Lineage Contribution of Single Differentiating Cells
In single cell differentiation studies of bone marrow derived CD34 KSL cells, the majority (43%) of plated cells contributed to all four determined lineages, whereas other combinations are observed with lower frequency [13]. Applying the identical transfer pool T that has been used for the comparative differentiation of paired daughter cells and evaluating the lineage contribution of the single differentiating cells without an intermediate division step, these findings can be reproduced in silico. In particular, we find that, in the majority of cases (45.2%), the progeny contained all four lineages, whereas other combinations are reduced (Fig. 5A). It should be emphasized that this qualitative pattern is achieved even under the simplifying assumption of equal lineage potentials (i.e., equal rewards mi). However, the precise matching of the results is incomplete. The experimental data suggest that there is a correlation between neutrophil and macrophage differentiation (see lineage combination 14 in Fig. 5A). Introduction of a moderate, positive correlation between lineages 1 and 4 (neutrophils and macrophages, respectively) in the in silico model leads to a shift in the differentiation pattern similar to the experimental observations (Fig. 5B). Progeny of single cells containing neutrophil and macrophage cells are now significantly enhanced compared with other developments. Due to the complexity of these potentially weak correlations between certain lineages, a detailed quantification of this process is hardly possible on the basis of the available experimental data.
|
During erythroid development, erythrocytes mature from erythroblasts. Since it is possible to distinguish between these cell types morphologically, erythroid cells are subdivided for the phenotypic mapping such that the committed cell stage now comprises early committed cells (erythroblasts) and mature cells (erythrocytes).

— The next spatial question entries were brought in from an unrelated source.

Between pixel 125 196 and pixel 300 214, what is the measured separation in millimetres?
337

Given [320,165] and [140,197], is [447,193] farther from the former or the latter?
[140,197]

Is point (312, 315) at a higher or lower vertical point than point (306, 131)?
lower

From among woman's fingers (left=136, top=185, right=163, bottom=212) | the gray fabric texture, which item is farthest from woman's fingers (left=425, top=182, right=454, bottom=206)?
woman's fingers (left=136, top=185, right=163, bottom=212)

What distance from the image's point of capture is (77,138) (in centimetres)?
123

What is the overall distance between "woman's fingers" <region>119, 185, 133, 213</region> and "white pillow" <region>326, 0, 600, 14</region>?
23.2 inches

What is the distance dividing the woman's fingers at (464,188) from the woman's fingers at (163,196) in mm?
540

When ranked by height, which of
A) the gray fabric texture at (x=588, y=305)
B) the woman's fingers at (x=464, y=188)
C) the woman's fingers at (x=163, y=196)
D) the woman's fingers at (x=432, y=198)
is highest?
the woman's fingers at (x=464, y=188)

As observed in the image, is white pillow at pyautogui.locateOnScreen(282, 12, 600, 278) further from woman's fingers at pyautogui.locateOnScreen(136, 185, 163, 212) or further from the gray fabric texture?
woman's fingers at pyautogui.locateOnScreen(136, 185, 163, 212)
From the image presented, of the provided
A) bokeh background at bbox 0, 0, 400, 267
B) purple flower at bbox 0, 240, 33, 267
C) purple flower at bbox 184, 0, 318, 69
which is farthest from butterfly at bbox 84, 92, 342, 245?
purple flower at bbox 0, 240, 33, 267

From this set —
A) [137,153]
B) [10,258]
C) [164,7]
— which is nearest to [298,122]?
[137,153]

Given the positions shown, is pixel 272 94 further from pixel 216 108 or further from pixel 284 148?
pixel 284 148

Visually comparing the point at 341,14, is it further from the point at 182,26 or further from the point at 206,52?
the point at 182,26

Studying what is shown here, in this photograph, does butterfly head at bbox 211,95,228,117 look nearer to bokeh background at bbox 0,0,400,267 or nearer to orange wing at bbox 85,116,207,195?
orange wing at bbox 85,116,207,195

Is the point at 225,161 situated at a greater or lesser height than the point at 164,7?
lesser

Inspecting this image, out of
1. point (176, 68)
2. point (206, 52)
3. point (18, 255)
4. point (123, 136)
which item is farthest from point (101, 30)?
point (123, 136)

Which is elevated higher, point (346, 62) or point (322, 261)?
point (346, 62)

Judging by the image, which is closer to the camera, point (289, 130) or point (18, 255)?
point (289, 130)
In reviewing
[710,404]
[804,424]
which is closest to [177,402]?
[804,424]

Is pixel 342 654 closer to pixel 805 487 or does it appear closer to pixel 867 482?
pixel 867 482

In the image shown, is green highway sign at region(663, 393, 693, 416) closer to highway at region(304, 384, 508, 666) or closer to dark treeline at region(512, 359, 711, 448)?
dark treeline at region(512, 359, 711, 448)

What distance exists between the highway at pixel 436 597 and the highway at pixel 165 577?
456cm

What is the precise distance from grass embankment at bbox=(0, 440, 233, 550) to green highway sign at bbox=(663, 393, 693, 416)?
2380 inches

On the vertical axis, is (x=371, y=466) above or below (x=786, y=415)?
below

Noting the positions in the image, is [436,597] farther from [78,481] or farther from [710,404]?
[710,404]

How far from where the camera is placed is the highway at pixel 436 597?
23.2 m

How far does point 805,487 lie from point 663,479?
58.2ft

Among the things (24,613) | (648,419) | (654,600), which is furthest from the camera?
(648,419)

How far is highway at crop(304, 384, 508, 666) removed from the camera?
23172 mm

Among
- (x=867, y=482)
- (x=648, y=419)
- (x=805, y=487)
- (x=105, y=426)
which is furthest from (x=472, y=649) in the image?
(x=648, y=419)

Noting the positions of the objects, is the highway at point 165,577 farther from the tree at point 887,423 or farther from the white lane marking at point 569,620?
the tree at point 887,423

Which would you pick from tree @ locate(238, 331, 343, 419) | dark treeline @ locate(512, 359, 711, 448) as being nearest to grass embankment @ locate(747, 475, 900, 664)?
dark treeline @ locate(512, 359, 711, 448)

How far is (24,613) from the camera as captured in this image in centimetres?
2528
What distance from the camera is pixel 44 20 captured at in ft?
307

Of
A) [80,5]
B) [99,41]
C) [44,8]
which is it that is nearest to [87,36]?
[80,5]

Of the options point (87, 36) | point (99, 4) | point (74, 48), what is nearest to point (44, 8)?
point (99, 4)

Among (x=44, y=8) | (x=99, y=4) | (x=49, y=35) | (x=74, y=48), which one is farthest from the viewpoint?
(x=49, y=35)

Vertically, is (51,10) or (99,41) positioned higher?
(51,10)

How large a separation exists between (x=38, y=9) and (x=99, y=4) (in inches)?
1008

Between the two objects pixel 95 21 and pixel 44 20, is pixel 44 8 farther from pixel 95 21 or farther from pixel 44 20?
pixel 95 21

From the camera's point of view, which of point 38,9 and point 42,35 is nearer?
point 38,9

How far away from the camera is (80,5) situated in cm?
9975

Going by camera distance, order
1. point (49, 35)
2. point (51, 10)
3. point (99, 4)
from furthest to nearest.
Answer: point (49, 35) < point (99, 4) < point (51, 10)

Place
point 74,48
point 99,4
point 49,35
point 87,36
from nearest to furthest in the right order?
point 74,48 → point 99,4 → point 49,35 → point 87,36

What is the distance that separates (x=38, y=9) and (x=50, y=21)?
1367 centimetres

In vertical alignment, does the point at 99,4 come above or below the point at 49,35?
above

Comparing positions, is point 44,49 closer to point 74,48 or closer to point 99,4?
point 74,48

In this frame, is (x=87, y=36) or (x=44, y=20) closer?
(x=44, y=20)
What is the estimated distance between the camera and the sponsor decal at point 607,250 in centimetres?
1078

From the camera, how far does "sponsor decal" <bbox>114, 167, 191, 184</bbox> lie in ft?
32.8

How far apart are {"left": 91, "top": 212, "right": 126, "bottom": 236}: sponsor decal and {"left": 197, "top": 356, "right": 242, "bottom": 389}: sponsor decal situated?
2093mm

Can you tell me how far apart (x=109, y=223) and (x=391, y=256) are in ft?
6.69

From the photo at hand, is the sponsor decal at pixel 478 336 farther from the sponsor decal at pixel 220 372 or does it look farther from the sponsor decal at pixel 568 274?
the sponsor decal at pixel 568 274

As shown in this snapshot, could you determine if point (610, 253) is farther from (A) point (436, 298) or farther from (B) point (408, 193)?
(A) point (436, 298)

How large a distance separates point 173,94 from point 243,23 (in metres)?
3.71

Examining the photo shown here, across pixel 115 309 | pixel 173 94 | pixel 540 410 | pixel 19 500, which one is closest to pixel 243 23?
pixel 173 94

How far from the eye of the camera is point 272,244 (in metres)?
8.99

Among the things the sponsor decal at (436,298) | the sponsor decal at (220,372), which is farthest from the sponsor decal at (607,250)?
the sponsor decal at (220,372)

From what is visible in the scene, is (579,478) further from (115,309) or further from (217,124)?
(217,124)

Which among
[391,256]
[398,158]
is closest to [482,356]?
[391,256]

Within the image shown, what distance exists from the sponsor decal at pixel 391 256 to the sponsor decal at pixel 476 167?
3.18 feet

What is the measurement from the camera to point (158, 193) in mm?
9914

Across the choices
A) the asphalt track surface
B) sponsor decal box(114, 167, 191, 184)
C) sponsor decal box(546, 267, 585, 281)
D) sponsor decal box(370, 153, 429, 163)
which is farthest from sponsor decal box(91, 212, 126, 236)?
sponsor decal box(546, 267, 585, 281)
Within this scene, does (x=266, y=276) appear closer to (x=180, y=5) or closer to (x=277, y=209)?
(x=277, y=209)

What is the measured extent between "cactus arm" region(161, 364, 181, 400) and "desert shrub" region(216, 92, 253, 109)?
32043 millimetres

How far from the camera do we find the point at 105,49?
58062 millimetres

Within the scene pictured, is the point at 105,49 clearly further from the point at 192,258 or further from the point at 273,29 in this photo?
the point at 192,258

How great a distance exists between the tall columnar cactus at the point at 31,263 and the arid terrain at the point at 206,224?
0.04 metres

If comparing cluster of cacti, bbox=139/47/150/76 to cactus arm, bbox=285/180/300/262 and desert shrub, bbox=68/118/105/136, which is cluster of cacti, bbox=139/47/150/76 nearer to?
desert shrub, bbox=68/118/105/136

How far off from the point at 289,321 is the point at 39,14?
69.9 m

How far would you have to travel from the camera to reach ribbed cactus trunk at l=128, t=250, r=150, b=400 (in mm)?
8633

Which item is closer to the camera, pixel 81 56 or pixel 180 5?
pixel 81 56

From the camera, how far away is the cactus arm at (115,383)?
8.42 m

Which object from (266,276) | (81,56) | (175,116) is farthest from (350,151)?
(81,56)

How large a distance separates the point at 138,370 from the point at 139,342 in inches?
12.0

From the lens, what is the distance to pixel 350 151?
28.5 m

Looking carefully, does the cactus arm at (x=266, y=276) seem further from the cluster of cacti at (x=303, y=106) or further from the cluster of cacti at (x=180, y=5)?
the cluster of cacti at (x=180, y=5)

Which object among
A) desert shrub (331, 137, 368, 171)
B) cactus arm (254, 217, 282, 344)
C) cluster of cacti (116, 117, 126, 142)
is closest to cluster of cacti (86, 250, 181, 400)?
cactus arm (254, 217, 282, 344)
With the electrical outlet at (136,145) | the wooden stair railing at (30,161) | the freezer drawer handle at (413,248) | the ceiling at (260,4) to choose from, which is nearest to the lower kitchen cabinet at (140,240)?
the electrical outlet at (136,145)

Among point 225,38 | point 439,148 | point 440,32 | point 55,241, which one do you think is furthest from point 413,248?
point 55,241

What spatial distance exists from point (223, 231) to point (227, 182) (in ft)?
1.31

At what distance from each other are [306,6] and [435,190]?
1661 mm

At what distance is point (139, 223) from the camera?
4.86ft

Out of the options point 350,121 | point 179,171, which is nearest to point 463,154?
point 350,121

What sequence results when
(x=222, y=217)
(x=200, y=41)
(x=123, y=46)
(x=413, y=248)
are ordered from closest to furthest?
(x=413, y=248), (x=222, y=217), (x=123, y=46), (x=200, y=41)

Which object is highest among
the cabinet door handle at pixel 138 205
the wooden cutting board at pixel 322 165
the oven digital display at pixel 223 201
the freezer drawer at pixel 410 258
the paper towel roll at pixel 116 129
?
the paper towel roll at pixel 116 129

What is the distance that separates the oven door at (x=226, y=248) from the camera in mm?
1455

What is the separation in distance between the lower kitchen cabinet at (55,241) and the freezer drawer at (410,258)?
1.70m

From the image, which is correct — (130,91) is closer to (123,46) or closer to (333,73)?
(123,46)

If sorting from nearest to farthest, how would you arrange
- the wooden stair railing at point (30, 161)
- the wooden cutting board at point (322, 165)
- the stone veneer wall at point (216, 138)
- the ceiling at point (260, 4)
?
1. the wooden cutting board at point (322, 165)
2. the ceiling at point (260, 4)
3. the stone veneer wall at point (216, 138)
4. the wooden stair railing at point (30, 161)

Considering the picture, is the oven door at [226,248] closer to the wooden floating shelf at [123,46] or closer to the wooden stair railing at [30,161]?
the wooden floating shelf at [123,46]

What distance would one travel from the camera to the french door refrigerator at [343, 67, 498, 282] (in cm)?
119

Figure 6 shows that the simulation model is able to quantitatively account for the temporal development of the proportions of observed cell types in both M and E media. Although the lineage specific rewards mi have been adapted to meet these particular experimental results, the agreement of simulation and experiment can be regarded as a proof of principle that the proposed model is able to adequately account for differentiation kinetics on the population level.
|
| DISCUSSION |
|---|
|
|
|---|
We showed that the model supports the idea of a progressive restriction in lineage potential in the course of differentiation. To make this idea more visible, we have studied the lineage contribution of single differentiating cells depending on their initial repopulation ability, characterized by the affinity parameter a for the example of a system with four possible lineages (Fig. 7). As expected, nearly all cells with high repopulation ability contribute to all four lineages, whereas tri- and bipotent cells are found mostly in the population with moderate repopulation capacity. The ultimate loss of repopulation potential is associated with commitment to a single lineage. It is essential to note that this hierarchic decrease of the lineage potential is predicted by the model as an emergent system property and is not intrinsically predefined in individual cells.
|
Another important aspect is the distinction between lineage contribution (being the lineages actually generated by the progeny of a particular cell) and lineage potential (being the lineages to which the same progeny could have contributed). Since a single cell can only differentiate once, the lineage potential cannot be determined experimentally. However, despite this inherent uncertainty, the notion of lineage potential is important to understand the organizational principles of cell populations and tissues as well as for the characterization of the stem cell properties. As we have exemplarily shown for the lineage specification kinetics of the FDCP-mix cell population, the fluctuations in lineage potential that occur on the single cell level average out on the population level. This means that, although the outcome on the population level is robust, the particular fate of a single cell can only be predicted in a probabilistic sense. Based on this understanding, our model predicts that heterogeneity of a progenitor population is inherently generated as a consequence of the autonomous development of individual cells.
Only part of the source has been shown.